Sim, sem dúvida. Isso pode ser notado por meio da abordagem de temas relativos à comunidade LGBT através de veículos de massa (como em filmes e novelas, por exemplo) e a recepção que esses temas têm tido. Tanto a construção de personagens está deixando de ser caricata, agora abordando aspectos mais sérios e complexos; como também o público, hoje, chega a torcer por finais felizes entre casais homossexuais.

E tudo isso ocorre justamente por sairmos do armário, por nos assumirmos e mostrarmos publicamente, como acontece em eventos como a Parada. Estamos dizendo que somos cidadãos, que trabalhamos, amamos, dançamos, rimos, nos alegramos e também nos entristecemos, sentimos dor. Nós lutamos por uma vida melhor como qualquer outra pessoa que tem sonhos, que deseja viver mais plenamente.

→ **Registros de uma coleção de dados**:
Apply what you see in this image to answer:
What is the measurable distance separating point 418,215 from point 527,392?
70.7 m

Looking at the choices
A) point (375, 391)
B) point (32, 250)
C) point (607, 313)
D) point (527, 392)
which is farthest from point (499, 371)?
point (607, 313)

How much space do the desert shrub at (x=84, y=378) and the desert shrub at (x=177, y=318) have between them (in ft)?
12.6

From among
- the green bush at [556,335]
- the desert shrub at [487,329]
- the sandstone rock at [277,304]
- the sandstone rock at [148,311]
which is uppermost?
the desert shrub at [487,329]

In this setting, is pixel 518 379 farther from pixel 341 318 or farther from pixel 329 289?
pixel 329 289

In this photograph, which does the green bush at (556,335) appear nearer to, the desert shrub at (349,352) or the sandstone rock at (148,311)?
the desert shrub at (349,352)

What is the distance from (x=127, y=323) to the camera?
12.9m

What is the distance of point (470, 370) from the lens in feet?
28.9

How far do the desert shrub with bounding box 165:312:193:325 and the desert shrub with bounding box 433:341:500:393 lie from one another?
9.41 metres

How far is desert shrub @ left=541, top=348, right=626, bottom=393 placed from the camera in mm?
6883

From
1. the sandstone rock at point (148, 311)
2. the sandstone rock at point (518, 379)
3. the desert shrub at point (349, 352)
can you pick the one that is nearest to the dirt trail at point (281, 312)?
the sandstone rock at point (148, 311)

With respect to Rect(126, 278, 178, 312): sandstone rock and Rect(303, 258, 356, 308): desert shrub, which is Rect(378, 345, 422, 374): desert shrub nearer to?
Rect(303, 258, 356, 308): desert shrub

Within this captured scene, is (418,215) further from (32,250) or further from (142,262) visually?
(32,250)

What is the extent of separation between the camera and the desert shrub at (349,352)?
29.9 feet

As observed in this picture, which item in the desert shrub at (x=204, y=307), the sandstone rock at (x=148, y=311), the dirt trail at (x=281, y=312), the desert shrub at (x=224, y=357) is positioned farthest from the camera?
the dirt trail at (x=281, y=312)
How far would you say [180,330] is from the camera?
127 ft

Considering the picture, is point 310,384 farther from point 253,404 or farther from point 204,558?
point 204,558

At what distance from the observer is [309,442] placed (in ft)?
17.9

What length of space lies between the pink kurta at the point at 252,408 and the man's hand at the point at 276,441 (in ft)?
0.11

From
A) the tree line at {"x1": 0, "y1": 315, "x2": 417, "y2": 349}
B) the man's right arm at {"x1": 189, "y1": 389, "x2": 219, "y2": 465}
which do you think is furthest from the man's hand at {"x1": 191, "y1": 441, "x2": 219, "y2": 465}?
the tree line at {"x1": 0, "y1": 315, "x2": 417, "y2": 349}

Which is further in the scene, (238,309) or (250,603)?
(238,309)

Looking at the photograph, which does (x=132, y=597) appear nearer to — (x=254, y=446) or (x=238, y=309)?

→ **Sobre a tarefa**: Por favor, transcreva do texto exibido acima o trecho que vai de "Sim, sem dúvida." até "entre casais homossexuais.", sem alterar nada.

→ **Resposta ao problema**:
Sim, sem dúvida. Isso pode ser notado por meio da abordagem de temas relativos à comunidade LGBT através de veículos de massa (como em filmes e novelas, por exemplo) e a recepção que esses temas têm tido. Tanto a construção de personagens está deixando de ser caricata, agora abordando aspectos mais sérios e complexos; como também o público, hoje, chega a torcer por finais felizes entre casais homossexuais.